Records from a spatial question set
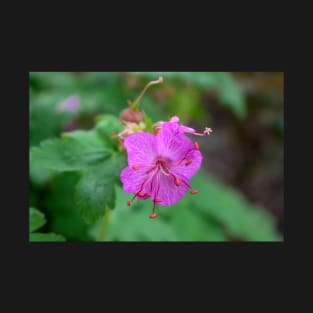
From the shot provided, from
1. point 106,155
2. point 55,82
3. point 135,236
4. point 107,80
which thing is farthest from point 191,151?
point 55,82

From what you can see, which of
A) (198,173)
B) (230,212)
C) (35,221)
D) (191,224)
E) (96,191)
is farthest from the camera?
(198,173)

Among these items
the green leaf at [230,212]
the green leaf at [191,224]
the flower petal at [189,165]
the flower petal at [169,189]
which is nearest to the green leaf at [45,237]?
the flower petal at [169,189]

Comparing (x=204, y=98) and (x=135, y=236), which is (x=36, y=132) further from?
(x=204, y=98)

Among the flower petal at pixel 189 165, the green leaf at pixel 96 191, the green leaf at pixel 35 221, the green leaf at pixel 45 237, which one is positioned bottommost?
the green leaf at pixel 45 237

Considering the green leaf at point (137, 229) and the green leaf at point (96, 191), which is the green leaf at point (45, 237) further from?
the green leaf at point (137, 229)

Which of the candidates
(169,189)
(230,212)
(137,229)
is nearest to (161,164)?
(169,189)

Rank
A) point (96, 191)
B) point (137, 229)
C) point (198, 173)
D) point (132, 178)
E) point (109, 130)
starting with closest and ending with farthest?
point (132, 178), point (96, 191), point (109, 130), point (137, 229), point (198, 173)

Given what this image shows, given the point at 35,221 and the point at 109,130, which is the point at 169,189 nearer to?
the point at 109,130

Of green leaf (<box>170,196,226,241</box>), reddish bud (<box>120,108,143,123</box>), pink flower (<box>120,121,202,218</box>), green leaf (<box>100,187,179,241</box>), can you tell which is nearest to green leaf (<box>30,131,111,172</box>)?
reddish bud (<box>120,108,143,123</box>)
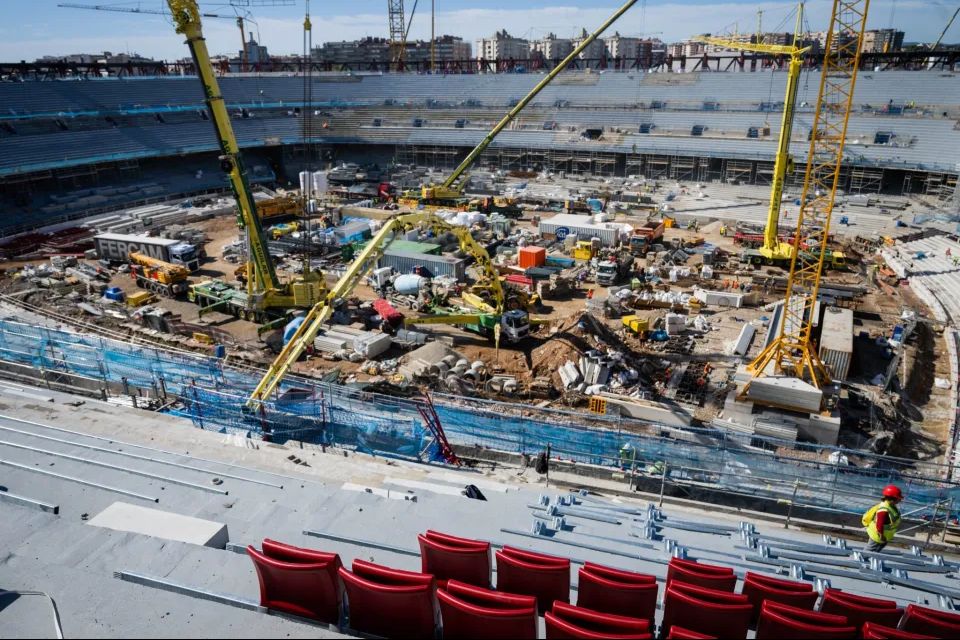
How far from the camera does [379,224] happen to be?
1570 inches

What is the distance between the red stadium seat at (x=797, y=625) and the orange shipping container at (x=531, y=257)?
85.7 feet

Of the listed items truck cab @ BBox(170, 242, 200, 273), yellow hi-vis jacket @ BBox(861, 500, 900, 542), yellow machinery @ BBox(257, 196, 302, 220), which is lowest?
truck cab @ BBox(170, 242, 200, 273)

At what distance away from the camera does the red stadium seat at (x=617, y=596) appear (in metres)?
5.50

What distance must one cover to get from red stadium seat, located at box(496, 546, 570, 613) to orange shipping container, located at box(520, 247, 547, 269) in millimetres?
25542

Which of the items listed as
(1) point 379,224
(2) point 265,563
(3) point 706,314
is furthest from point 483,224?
(2) point 265,563

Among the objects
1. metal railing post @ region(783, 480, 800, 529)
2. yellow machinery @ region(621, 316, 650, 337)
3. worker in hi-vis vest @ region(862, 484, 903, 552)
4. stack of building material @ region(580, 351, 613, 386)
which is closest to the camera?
→ worker in hi-vis vest @ region(862, 484, 903, 552)

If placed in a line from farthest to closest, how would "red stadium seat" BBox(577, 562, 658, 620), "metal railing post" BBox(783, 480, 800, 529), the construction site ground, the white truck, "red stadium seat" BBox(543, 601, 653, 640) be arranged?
the white truck, the construction site ground, "metal railing post" BBox(783, 480, 800, 529), "red stadium seat" BBox(577, 562, 658, 620), "red stadium seat" BBox(543, 601, 653, 640)

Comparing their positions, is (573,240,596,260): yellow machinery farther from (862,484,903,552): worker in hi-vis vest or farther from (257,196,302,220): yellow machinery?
(862,484,903,552): worker in hi-vis vest

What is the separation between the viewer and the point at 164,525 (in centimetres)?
688

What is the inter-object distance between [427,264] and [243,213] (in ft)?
30.6

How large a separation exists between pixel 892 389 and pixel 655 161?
3985 cm

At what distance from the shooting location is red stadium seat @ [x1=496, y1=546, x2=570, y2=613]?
5.77m

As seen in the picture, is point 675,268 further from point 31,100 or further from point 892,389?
point 31,100

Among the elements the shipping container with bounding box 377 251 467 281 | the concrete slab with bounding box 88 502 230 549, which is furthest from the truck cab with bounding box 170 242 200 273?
the concrete slab with bounding box 88 502 230 549
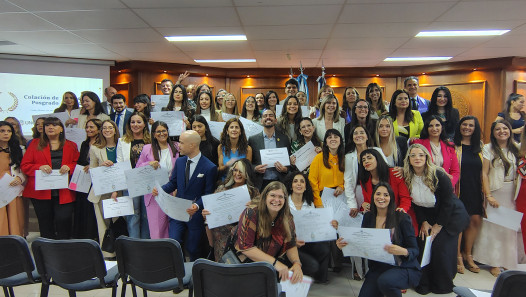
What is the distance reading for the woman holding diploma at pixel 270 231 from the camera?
2.53m

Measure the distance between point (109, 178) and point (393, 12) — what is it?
4233 millimetres

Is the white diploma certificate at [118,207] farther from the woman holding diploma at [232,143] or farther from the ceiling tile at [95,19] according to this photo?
the ceiling tile at [95,19]

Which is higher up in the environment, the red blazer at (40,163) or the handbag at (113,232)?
the red blazer at (40,163)

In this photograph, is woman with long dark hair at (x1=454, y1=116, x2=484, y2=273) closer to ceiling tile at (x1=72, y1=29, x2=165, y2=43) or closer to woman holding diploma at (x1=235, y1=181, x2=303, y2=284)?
woman holding diploma at (x1=235, y1=181, x2=303, y2=284)

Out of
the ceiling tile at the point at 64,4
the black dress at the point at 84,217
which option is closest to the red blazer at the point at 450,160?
the black dress at the point at 84,217

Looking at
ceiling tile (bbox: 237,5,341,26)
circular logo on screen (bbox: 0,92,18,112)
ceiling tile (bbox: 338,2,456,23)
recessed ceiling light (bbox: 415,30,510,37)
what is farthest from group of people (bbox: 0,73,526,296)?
circular logo on screen (bbox: 0,92,18,112)

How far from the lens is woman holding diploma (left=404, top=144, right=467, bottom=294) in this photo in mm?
3277

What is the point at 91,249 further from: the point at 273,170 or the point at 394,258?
the point at 394,258

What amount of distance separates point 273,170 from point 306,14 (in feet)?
8.32

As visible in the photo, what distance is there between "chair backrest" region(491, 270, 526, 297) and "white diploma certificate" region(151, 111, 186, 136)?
11.1ft

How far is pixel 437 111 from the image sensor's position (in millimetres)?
4332

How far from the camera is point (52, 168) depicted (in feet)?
13.1

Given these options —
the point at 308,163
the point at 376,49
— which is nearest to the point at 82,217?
the point at 308,163

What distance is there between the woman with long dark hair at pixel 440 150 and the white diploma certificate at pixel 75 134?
13.3ft
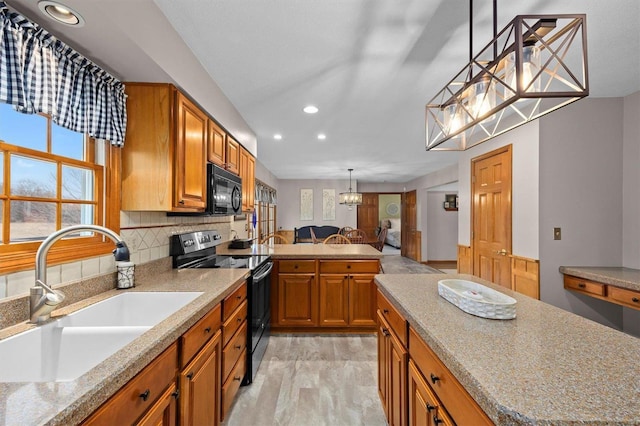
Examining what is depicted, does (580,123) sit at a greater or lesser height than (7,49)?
→ greater

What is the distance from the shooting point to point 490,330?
100 centimetres

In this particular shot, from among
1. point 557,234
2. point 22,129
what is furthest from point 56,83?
point 557,234

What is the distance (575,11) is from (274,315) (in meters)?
3.32

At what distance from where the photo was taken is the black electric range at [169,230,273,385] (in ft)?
7.06

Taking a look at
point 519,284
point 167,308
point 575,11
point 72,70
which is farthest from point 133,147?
point 519,284

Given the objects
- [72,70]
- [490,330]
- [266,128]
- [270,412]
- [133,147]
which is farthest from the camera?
[266,128]

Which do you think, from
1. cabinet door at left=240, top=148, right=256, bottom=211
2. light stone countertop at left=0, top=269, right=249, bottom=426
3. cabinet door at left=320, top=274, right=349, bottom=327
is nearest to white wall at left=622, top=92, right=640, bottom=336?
cabinet door at left=320, top=274, right=349, bottom=327

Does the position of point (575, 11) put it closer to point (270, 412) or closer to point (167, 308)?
point (167, 308)

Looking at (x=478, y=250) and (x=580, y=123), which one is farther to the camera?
(x=478, y=250)

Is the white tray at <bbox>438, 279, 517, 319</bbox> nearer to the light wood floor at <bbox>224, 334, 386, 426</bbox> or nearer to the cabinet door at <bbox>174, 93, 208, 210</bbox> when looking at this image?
the light wood floor at <bbox>224, 334, 386, 426</bbox>

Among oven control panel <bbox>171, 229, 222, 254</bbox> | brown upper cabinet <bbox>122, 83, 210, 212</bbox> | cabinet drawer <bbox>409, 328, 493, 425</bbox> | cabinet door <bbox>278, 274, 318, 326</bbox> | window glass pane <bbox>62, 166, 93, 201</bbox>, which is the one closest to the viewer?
cabinet drawer <bbox>409, 328, 493, 425</bbox>

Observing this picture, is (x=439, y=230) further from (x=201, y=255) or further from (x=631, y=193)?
(x=201, y=255)

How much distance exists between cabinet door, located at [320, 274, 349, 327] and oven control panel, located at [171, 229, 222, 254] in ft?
4.04

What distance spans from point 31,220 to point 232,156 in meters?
1.69
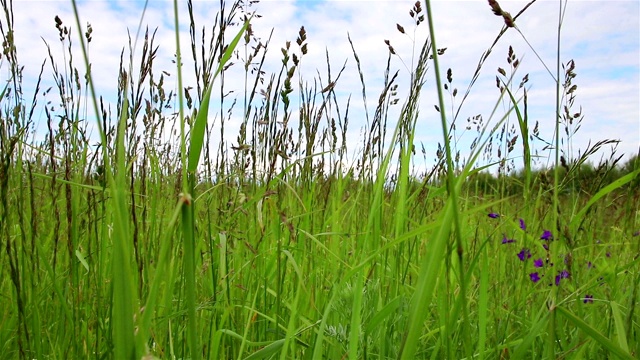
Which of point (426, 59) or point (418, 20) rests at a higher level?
point (418, 20)

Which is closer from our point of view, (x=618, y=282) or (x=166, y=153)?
(x=618, y=282)

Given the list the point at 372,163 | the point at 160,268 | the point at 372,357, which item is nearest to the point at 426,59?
the point at 372,163

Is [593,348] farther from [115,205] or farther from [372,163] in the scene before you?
[115,205]

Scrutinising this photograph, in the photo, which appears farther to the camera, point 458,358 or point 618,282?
point 618,282

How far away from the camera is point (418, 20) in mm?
1971

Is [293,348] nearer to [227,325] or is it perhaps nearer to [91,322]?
[227,325]

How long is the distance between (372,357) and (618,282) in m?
1.28

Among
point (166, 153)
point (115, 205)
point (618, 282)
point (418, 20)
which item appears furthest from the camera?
point (166, 153)

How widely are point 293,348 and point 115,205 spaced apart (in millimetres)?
843

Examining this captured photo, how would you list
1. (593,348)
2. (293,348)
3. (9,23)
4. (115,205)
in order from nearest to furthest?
(115,205)
(293,348)
(593,348)
(9,23)

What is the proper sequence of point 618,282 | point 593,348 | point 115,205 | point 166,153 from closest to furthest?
point 115,205
point 593,348
point 618,282
point 166,153

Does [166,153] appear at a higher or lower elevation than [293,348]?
higher

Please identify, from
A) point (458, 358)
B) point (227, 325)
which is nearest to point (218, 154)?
point (227, 325)

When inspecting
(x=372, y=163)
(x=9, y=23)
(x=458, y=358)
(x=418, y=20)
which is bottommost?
(x=458, y=358)
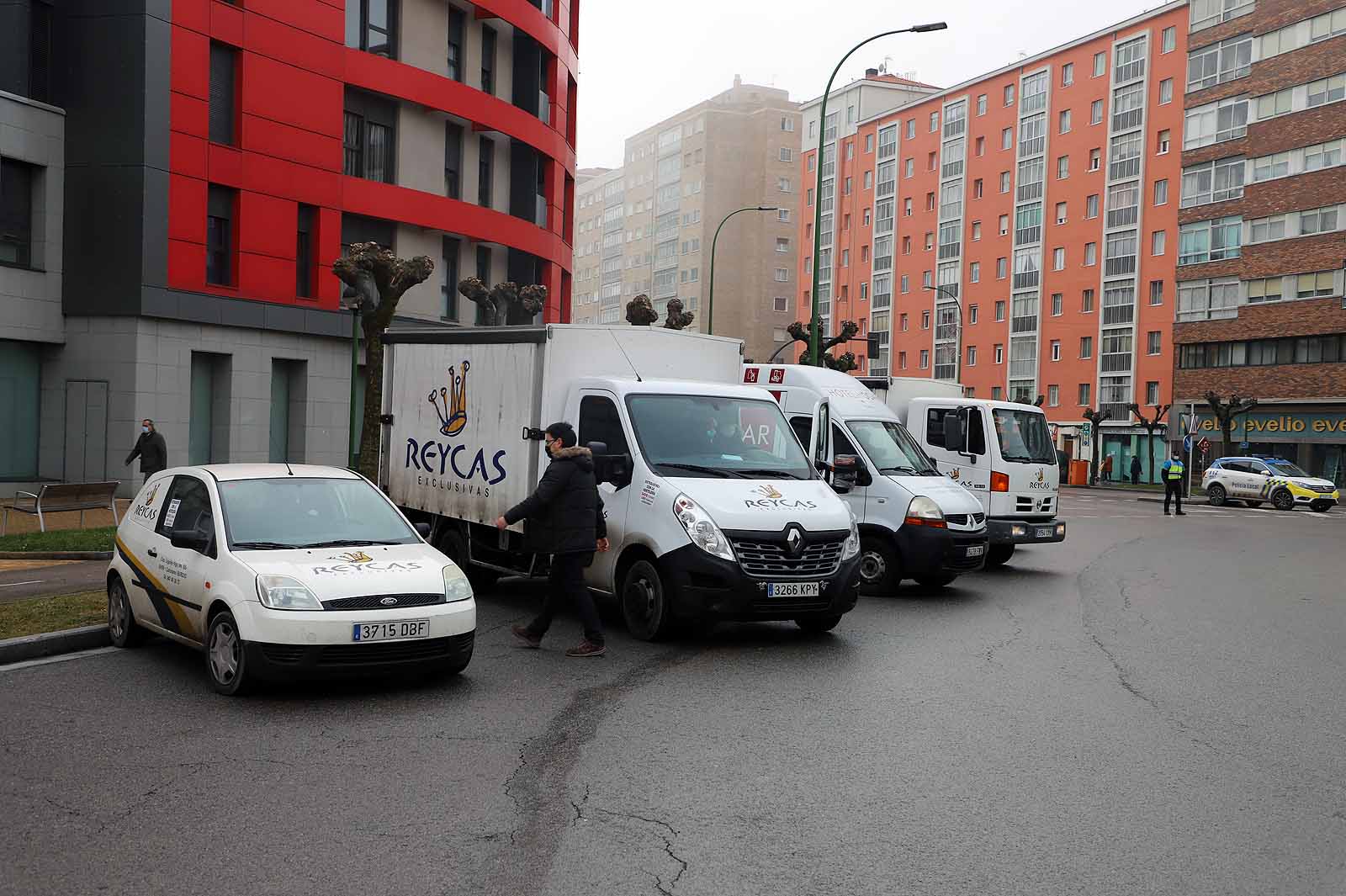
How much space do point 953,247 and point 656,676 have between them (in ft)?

* **TASK REQUIREMENTS**
From the line containing "Examining this captured" through the last line of the records, both included, output those lines exactly and nothing else; skip the pictures.

* **ANSWER TO THE TASK**
Examining this captured photo, how would you list
1. (593,348)
2. (293,348)
3. (9,23)
4. (115,205)
in order from nearest to furthest?
(115,205)
(293,348)
(593,348)
(9,23)

What is the proper sequence of point 618,282 | point 593,348 | point 115,205 | point 166,153 from closest to furthest?
point 115,205
point 593,348
point 618,282
point 166,153

Does [166,153] appear at a higher or lower elevation than [293,348]?
higher

Please identify, from
A) point (458, 358)
B) point (227, 325)
which is nearest to point (218, 154)?
point (227, 325)

When inspecting
(x=372, y=163)
(x=9, y=23)
(x=458, y=358)
(x=418, y=20)
which is bottommost?
(x=458, y=358)
How much space do point 953,247 and point 656,676 have between them (in ft)?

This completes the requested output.